第191話


 その夜、ノエルに電話した。


安藤のことは言うかどうか迷った。


本当は言いたかったけど、ノエルが心配すると可哀相なので、結局言わなかった。


「…で、欠点とったから今月いっぱい放課後自習と、週末は死ぬほど課題出されるんだ…。」


「乃海君、大丈夫なの?」


「心配しないで。全然平気だから。ただ…ノエルに会いに行けないのが悲しい…。」


あー、俺はこんなこと恥ずかしがらずに言える男だったのだ。


向こうの気持ちも聞いてないのに。


でも、たとえノエルが俺の事なんとも思ってなくても俺の暴走する気持ちは押えようがなく、かまわず言ってしまう気がする。

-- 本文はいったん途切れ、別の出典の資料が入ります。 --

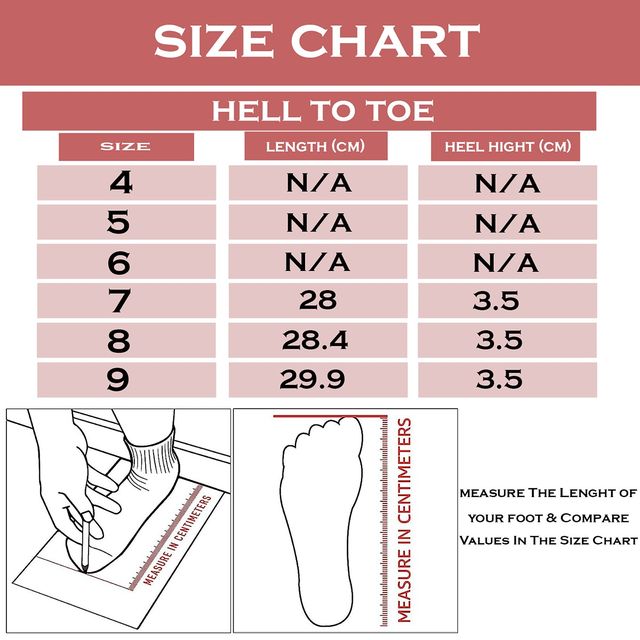 SIZE CHART

HELL TO TOE

| SIZE | LENGTH (CM) | HEEL HIGHT (CM) |
|---|---|---|
| 4 | N/A | N/A |
| 5 | N/A | N/A |
| 6 | N/A | N/A |
| 7 | 28 | 3.5 |
| 8 | 28.4 | 3.5 |
| 9 | 29.9 | 3.5 |

MEASURE IN CENTIMETERS

MEASURE IN CENTIMETERS

MEASURE THE LENGHT OF YOUR FOOT & COMPARE VALUES IN THE SIZE CHART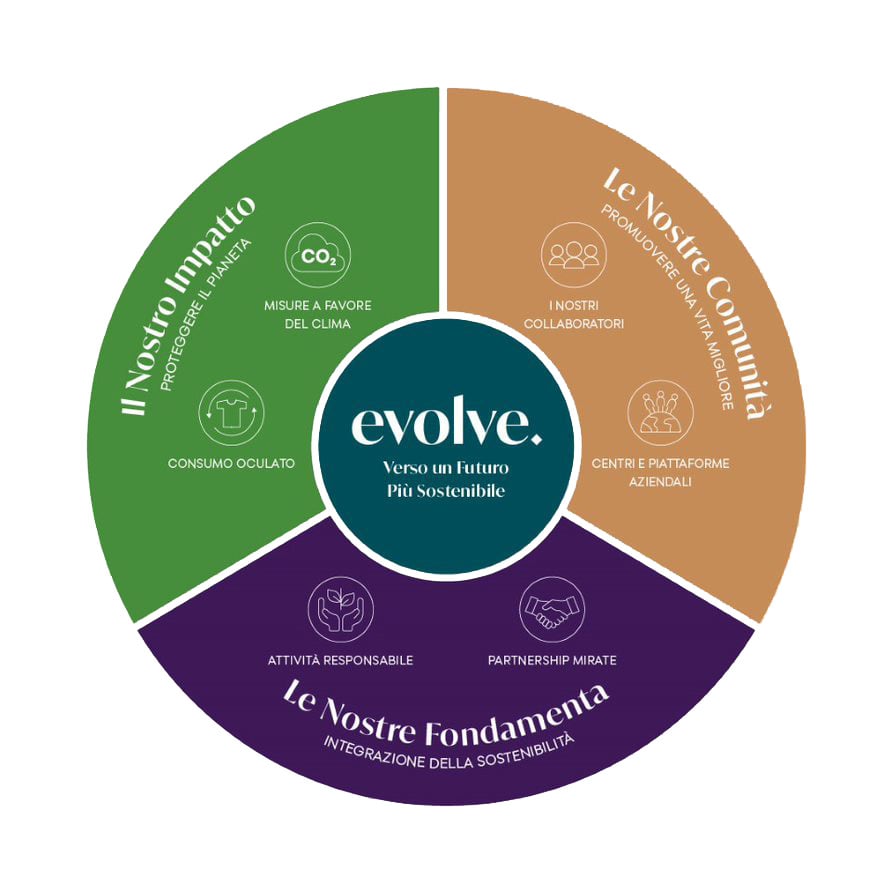 evolve.
Verso un Futuro
Più Sostenibile

Il Nostro Impatto
PROTEGGERE IL PIANETA

$CO_2$
MISURE A FAVORE DEL CLIMA

CONSUMO OCULATO

Le Nostre Comunità
PROMUOVERE UNA VITA MIGLIORE

I NOSTRI COLLABORATORI

CENTRI E PIATTAFORME AZIENDALI

ATTIVITÀ RESPONSABILE

PARTNERSHIP MIRATE

Le Nostre Fondamenta
INTEGRAZIONE DELLA SOSTENIBILITÀ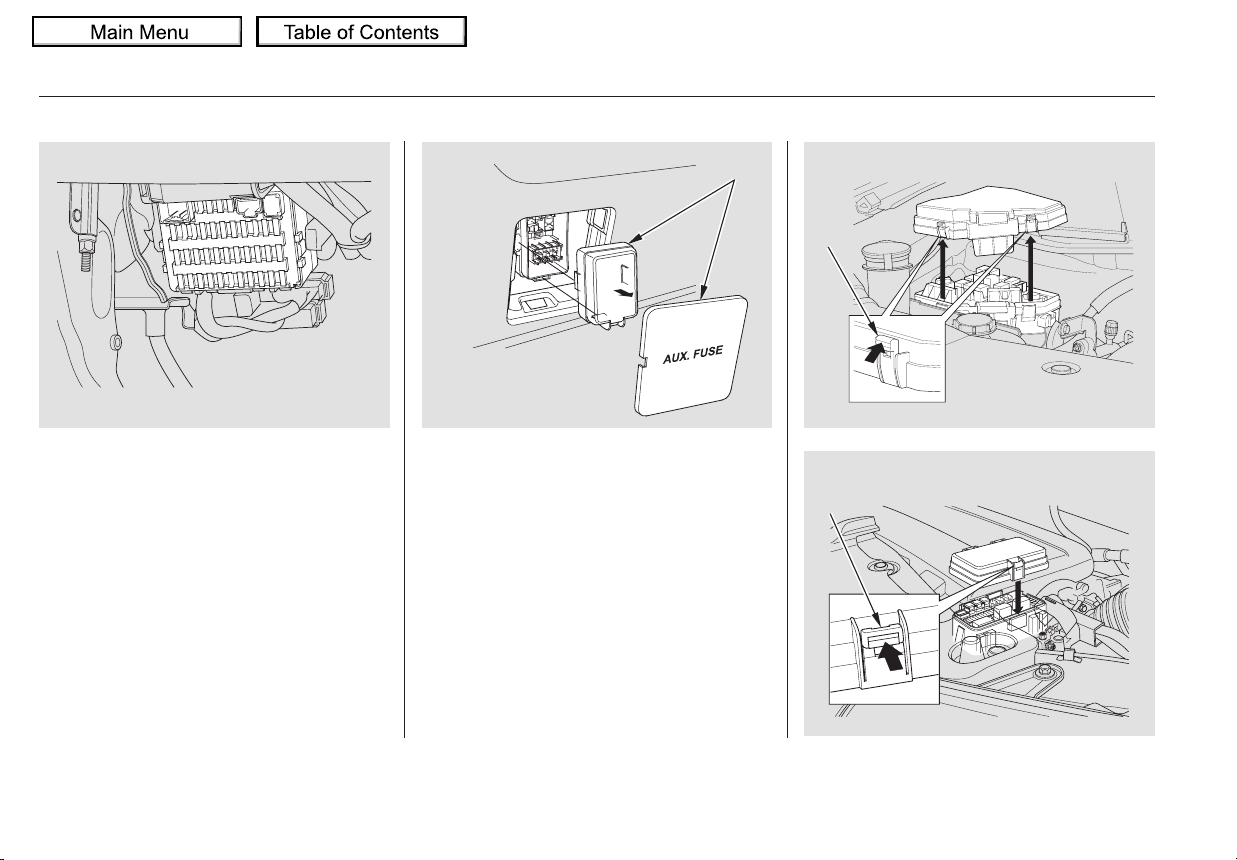 Main Menu

Table of Contents

AUX. FUSE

ノエルの気持ち…考えてもみなかったけど、向こうの態度から、きっと嫌われてはないような気がする。


こんなにストレートに言ってるのって、押し付けがましいのかな?


もしかして、迷惑がられたりする?



「ノエル…?」


「ん?」


「あの…。」


「何…?」


「いや、俺…考えてみたら、いきなり呼び捨てしてるし…、思ってることそのまましゃべってるし…、もしかして…、迷惑じゃない…?」


「………。」



…無言だ…。


まさかとは思ったけど、俺…迷惑がられてんのか…。